最近、市場でもよく話題に上る“スマートベータ(賢い指数)”とは何か。昨春、GPIF(年金積立金管理運用独立行政法人)が「スマートベータ型アクティブ運用」開始を発表して以来、一躍脚光を浴びる分野だが、その割に個人投資家への浸透度は、いまひとつのようだ。前年上期の保険料収入で日本生命を抜くなど好調を続ける第一生命保険(8750)は昨年8月、新たなスマートベータ指数「ジャパン・スマート・グロース200(JSG200)」をDIAMアセットマネジメントと共同開発したと発表。自家運用に用いるだけではなく、多様な展開に向けて認知度向上にも取り組んでいる。株式部国内株式グループの岩渕康哉部長(写真)に話を聞いた。

――まずスマートベータの定義を聞きたい。TOPIXなど「普通の指数」とどこが違うのか。

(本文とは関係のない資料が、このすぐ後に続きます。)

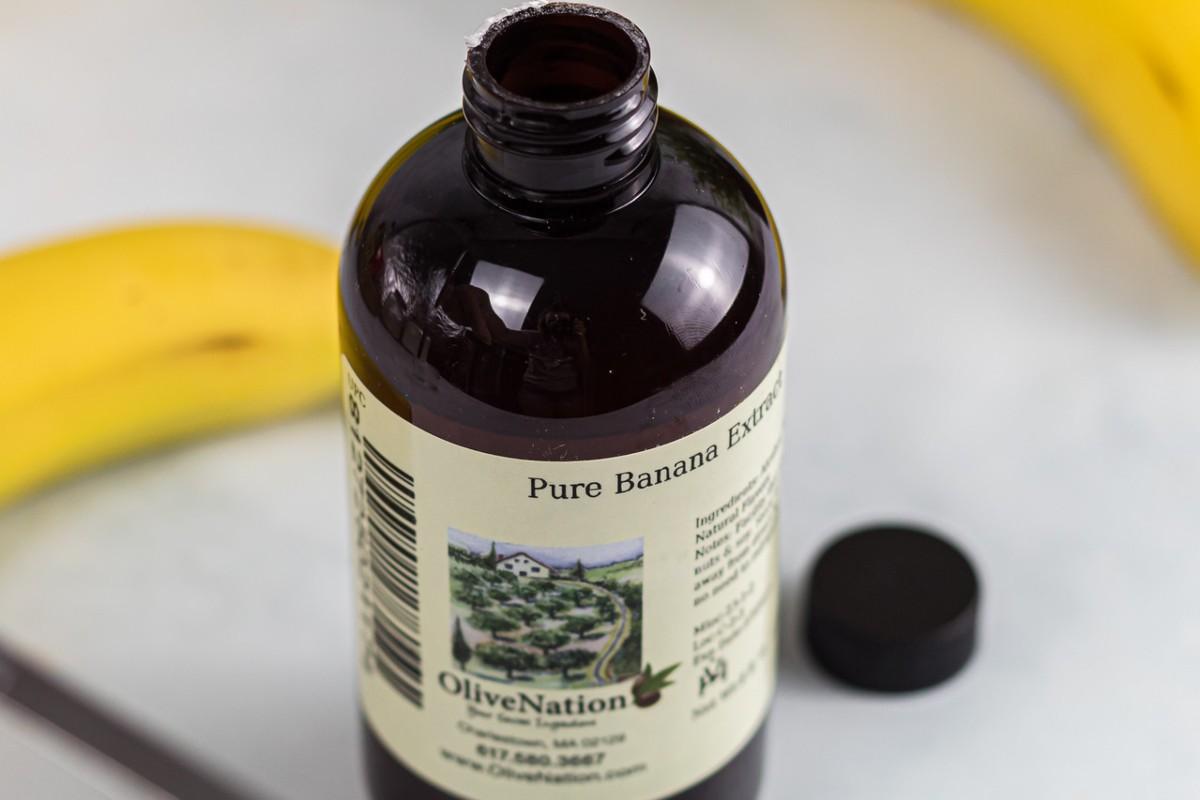 open bottle of banana extract and bananas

「従来の指数のような時価総額に応じた加重平均ではなく、『財務諸表』や『株価変動率』などに着目し、一定のルールに基づいて銘柄を組み入れることで、パフォーマンスが市場平均を上回る『超過収益』の獲得を目指す指数だ。当たり外れが大きくなりがちなアクティブ運用に対し、一般的には運用の再現性やリスク抑制などが利点となる。運用委託する投資家の立場から見ると、低コストであることも利点といえる」

――スマートベータは今後、市場で本格的に普及していくとみるか。

「答えは『イエス』だ。それだけ魅力のある分野であり、実際に、年金基金などで導入が拡大しているほか、GPIFが運用対象に加えたことの波及効果も大きい。ただし、急激にとはいくまい。機関投資家はトラックレコード(運用実績)を重視する。過去にさかのぼって調べた『バックテスト』の実績は高くても、スマートベータの基準とする各種ファクターが市場環境の変化に対応できるのかについて、保守的に判断する可能性がある。手順を踏みながら着実に普及していくだろう」

――普及進展した場合、株式市場にどのような影響が及ぶのだろうか。

「従来型のTOPIX連動運用なら、東証1部上場銘柄はすべて時価総額なりに買われるが、スマートベータ運用では、成長性なり、配当なり、ROE(自己資本利益率)なりの、ファクターの網に掛かる銘柄が買われ、そうでない銘柄との間で2極化の様相を強めていくのではないか」

――第一生命の開発したスマートベータ「JSG200」の主な仕組みについて聞きたい。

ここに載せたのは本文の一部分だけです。